The country’s next Lionfish Derby & Cookoff will take place on May 24 at Harbour Lights at the island’s Carlisle Bay in St Michael, part of an effort to bring the predator under control.
The Derby will begin with a lionfish hunt at sunrise, with participants returning to shore just before noon.
Next, some of Barbados’ top chefs will take over to prepare dishes using lionfish, with the public invited to sample their offerings. Chefs Marco Festini-Comer of Daphne’s Restaurant, Danny Oshea of Mojos restaurant, Renrick Williams of Bajan Boyz Entertainment, Henderson Butcher of Divi Southwinds and Oliver Hinds of the Waves Hotel will be on hand.
Caroline Bissada-Gooding, Marine Biologist at Barbados’ Coastal Zone Management Unit, said the lionfish derby was a large-scale cull where divers and fishermen would compete to catch as many of the predatory fish as possible.
“The fish has no natural predators and they eat the reef fish which could result in a decrease in their numbers and result in the island’s coral reef ecosystems collapsing,” she said.
She said lionfish posed a direct threat to Barbados’ fishing industry, economy and tourism sectors.

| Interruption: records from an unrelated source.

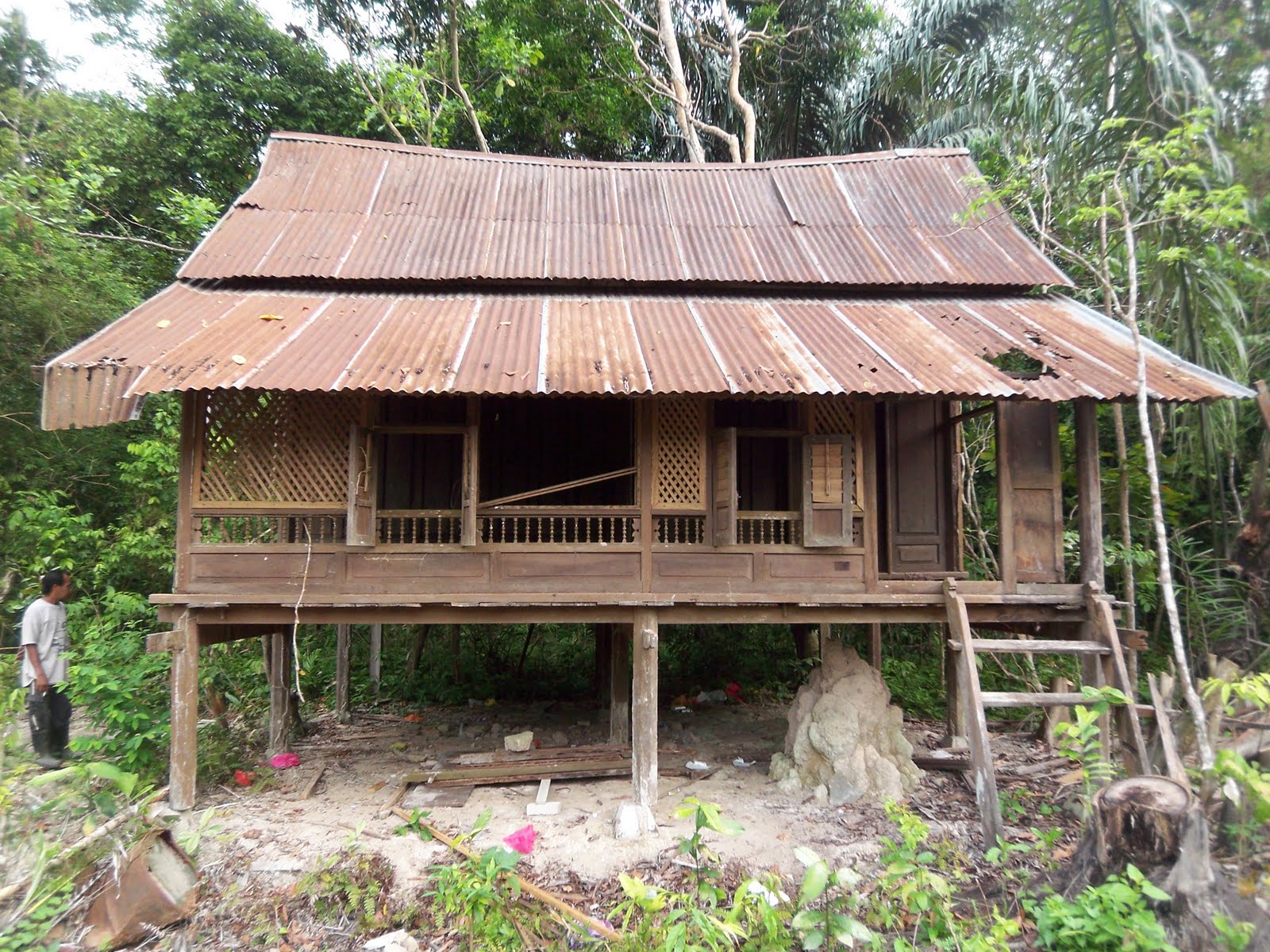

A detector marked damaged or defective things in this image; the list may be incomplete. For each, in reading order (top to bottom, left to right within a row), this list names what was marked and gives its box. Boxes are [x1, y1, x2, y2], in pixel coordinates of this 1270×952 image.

rusty corrugated roof [179, 133, 1073, 286]
broken roof panel [179, 134, 1073, 289]
broken roof panel [42, 284, 1251, 428]
rusty corrugated roof [42, 286, 1251, 428]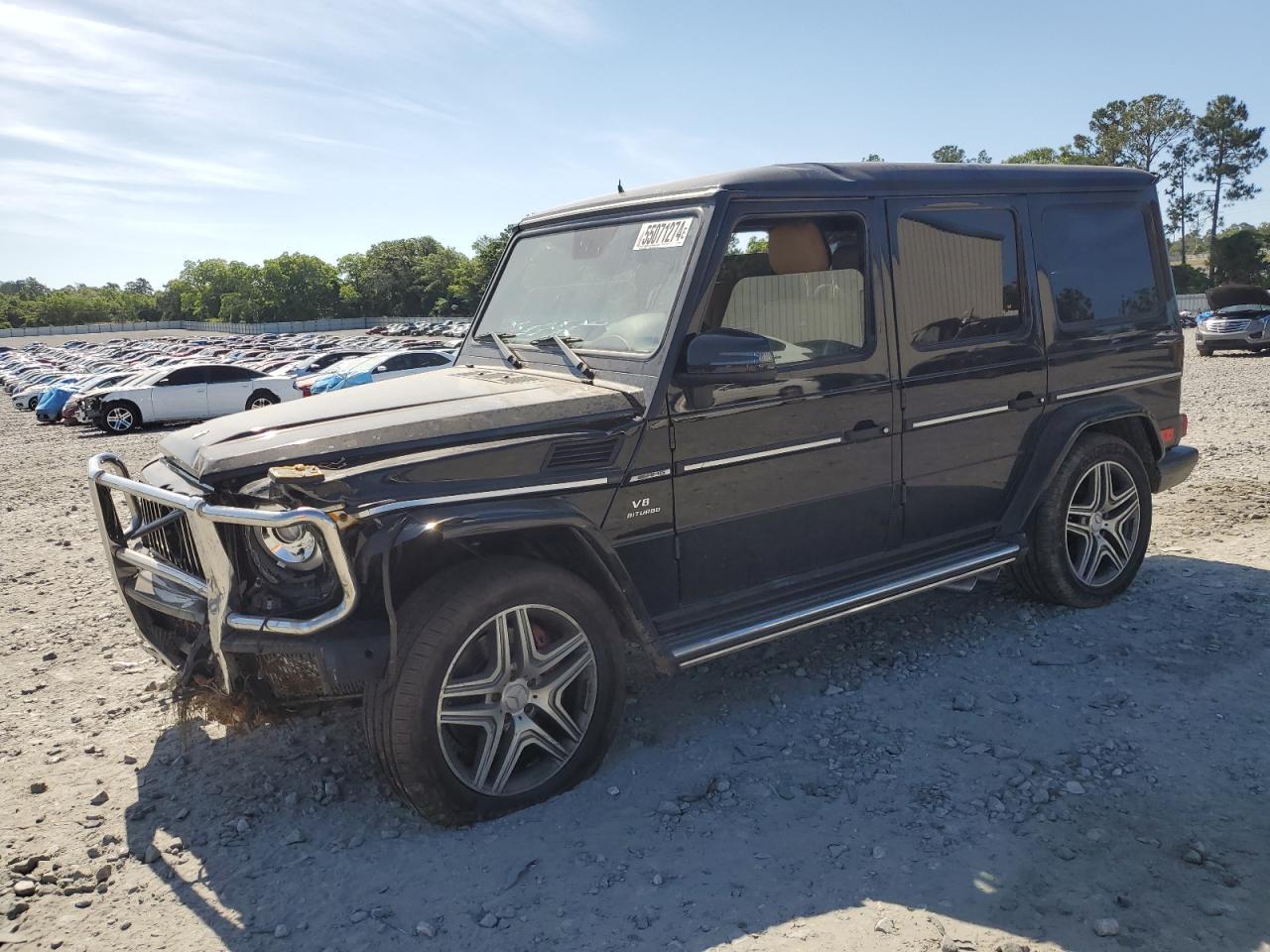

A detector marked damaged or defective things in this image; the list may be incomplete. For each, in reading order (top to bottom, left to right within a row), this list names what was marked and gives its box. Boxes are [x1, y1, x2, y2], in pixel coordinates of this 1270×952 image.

cracked windshield [474, 214, 695, 355]
front end damage [88, 454, 379, 706]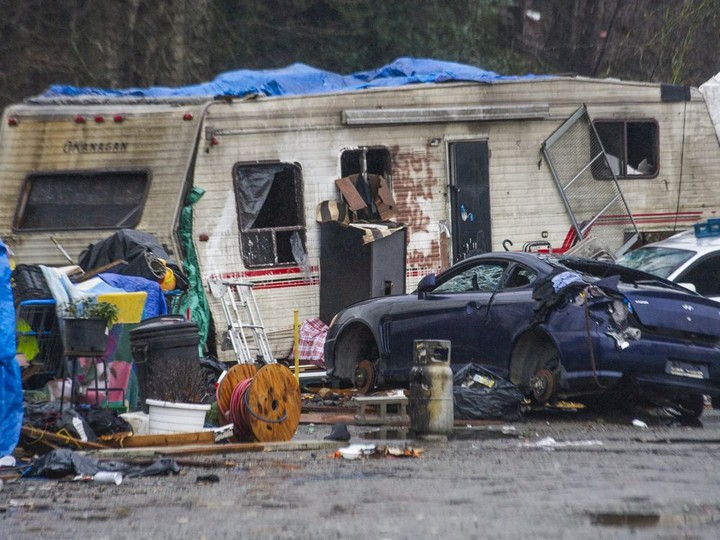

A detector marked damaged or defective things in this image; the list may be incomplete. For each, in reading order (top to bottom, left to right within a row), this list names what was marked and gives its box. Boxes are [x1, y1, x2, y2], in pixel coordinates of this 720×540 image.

broken trailer window [592, 119, 656, 177]
broken trailer window [12, 170, 150, 231]
broken car window [13, 170, 149, 231]
broken car window [235, 161, 306, 268]
broken trailer window [235, 162, 306, 268]
damaged dark blue car [324, 253, 720, 418]
rusty propane tank [408, 340, 452, 436]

“The lionfish reproduces every four weeks, with over 15, 000 eggs each time,” she said. “That reproduction process can start from just under one year-old, so the population is exploding.”
Helping to control this problem will involve regular culls to keep their numbers in check, she said.
If the lionfish population can be reduced by 70 percent, she said, it could allow the reef fish room to survive.